The main thing is to get out, no matter where


An the morning of March 3, Sweta was woken up by a call from her mother. “You have to buy tickets right away before it’s too late,” she said. Two days later Sweta and her boyfriend left Russia, probably for a long time, maybe forever. Ever since the beginning of the war in Ukraine, they had lived as if in an internal state of emergency. “We saw news about what’s really happening in Ukraine and we saw Russian propaganda,” says Sweta. They went to protests against the war. For years, she says, they have mostly been present when there were demonstrations in Moscow against Vladimir Putin’s rule. But this time something was different: “We felt like we were trapped, we were together and we couldn’t speak. It’s an unbelievable tragedy.” As she talks about her feelings in the first days of the war, Sweta struggles for words, tries to hold back tears and apologizes when she doesn’t quite succeed.

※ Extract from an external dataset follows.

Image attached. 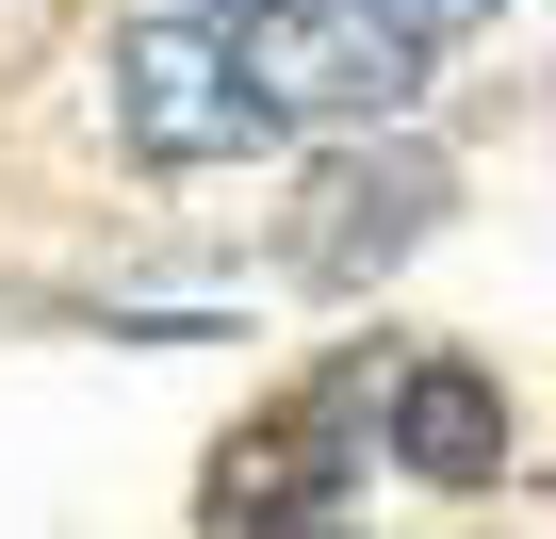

The war wasn’t even a week old when Sweta and her boyfriend started talking about leaving Russia. They thought about what had to be done first and how much time it would take them. But then everything went much faster than they thought. The decision as to whether and when came almost automatically after that morning call from the mother. In the first days of March, rumors circulated in Moscow that the declaration of a state of emergency and general mobilization were imminent. In this case, men of military age would no longer be allowed to leave the country. The young couple wanted to forestall that. The siege ring they had sensed seemed to close.